Tras su éxito en la cumbre de la UE, el presidente del Gobierno conseguiría ampliar así el respaldo social al incremento de los gastos de Defensa, el viraje atlantista de su política exterior —Sáhara incluido— o las medidas de protección social contra la crisis. También lograría que se renueve, como es pertinente, el Poder Judicial.
Pero prestaría además un gran servicio a España si en el paquete de lo pactable incluye también la retirada de esa mal llamada 'Ley de Memoria Democrática'. Una norma que sus socios y aliados habituales pretenden convertir en el reservorio del virulento ajuste de cuentas con el pasado, mediante "la convalidación democrática —vuelvo a Fuentes— de grupos terroristas y organizaciones de inspiración maoísta y trostkista que combatieron a la dictadura".
Por supuesto que ese proyecto de ley, empantanado en la fase de enmiendas, no es el único manantial del cainismo que nos corroe. Pero acoge, bombea y distribuye la ponzoña de todos los demás, en la medida en que alinea a los de un bando y retroalimenta a los del otro. Extirparlo mediante esa diligente laparascopia llamada consenso supondría un punto de inflexión regenerador.
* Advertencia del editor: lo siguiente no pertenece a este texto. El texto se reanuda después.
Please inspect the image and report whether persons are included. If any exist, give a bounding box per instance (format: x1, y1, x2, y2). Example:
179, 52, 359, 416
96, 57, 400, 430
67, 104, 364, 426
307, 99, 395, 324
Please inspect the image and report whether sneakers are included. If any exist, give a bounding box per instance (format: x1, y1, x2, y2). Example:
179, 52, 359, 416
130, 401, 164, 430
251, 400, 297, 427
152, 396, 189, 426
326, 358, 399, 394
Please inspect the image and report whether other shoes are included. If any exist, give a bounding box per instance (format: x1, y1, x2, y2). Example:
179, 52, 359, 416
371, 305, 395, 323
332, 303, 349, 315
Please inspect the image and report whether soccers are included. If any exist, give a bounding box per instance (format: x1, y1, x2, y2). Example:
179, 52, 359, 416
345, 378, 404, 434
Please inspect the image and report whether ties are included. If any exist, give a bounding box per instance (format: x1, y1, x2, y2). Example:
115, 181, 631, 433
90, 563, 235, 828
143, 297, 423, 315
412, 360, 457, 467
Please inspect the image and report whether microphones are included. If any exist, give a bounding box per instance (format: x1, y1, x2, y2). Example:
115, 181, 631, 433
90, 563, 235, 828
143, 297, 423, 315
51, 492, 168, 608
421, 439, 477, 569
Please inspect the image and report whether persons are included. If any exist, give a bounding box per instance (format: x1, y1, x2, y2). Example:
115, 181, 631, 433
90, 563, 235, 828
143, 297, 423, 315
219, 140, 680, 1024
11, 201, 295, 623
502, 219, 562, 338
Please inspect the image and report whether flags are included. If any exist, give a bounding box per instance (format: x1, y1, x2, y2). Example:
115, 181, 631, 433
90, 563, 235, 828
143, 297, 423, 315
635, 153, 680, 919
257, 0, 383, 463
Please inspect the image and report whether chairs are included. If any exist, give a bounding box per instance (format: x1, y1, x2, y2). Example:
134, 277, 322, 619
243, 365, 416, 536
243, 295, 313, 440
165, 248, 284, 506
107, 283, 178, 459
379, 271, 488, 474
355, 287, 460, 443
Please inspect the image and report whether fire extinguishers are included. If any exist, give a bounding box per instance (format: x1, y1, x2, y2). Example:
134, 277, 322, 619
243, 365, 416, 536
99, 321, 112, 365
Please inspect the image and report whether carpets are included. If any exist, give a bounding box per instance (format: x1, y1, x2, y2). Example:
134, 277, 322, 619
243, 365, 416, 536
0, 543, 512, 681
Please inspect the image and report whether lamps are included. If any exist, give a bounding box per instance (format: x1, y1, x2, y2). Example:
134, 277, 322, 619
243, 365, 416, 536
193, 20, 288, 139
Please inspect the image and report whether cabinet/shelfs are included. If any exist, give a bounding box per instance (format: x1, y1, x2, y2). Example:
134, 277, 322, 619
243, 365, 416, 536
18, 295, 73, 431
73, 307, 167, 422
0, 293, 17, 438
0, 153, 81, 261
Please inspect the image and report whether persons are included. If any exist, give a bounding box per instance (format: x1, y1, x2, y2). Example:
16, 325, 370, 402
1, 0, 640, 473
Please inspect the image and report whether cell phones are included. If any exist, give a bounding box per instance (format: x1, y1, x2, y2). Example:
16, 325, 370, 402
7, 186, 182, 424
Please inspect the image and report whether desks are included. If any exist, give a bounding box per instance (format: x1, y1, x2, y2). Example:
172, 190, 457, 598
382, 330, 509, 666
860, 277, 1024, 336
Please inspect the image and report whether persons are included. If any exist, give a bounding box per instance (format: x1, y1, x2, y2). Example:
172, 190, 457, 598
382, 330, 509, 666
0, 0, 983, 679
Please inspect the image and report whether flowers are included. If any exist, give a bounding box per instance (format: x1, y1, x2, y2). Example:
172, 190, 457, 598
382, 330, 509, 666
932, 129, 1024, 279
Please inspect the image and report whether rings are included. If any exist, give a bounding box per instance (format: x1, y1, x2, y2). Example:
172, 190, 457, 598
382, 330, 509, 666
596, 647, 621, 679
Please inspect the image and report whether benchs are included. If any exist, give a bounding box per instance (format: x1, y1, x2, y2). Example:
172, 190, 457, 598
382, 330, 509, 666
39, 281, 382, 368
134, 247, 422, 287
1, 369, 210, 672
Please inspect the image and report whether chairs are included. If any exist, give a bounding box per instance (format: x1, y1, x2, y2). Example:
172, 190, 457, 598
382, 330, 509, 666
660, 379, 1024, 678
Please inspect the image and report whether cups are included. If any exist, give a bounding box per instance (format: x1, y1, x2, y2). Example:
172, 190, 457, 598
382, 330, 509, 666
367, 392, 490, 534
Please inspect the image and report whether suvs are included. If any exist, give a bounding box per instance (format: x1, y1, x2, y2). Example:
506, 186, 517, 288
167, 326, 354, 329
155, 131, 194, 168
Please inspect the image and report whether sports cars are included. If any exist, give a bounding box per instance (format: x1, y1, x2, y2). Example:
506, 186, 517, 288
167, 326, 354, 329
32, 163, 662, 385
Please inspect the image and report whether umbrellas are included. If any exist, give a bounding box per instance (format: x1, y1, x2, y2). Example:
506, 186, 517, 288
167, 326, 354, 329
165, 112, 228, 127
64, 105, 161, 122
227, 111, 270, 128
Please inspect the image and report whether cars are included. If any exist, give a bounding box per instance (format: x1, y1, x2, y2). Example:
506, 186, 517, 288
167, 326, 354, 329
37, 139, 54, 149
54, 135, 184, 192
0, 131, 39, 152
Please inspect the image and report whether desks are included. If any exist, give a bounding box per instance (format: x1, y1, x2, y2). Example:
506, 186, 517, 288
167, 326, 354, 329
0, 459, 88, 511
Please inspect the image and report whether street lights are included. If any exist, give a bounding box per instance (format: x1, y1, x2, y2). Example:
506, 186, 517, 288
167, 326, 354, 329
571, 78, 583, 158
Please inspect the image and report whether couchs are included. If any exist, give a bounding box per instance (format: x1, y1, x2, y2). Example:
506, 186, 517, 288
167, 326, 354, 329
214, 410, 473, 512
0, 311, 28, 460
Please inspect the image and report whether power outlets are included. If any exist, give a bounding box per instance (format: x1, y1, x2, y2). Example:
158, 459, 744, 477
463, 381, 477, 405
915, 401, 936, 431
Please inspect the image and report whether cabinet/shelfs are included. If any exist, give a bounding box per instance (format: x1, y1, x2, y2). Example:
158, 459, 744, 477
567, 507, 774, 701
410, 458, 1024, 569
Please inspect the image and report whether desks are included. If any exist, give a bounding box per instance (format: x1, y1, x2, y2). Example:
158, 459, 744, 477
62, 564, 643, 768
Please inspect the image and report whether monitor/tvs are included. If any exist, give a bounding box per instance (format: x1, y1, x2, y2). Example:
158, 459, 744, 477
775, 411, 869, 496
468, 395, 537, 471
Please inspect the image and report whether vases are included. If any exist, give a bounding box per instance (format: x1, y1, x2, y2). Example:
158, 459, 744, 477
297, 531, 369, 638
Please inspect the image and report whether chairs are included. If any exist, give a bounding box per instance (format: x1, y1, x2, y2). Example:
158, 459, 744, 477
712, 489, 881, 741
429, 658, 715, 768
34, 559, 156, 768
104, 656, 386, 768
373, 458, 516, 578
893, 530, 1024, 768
Es verdad que cada uno habla de la feria según le va en ella y a mi me está yendo de lujo. Pero estoy convencido de que también España sería más feliz consigo misma y más convincente ante las demás naciones sin esa vesícula biliar.
(*) Fuentes, Juan Francisco. "Memoria histórica/ Memoria democrática", Círculo Cívico de Opinión. Marzo de 2022.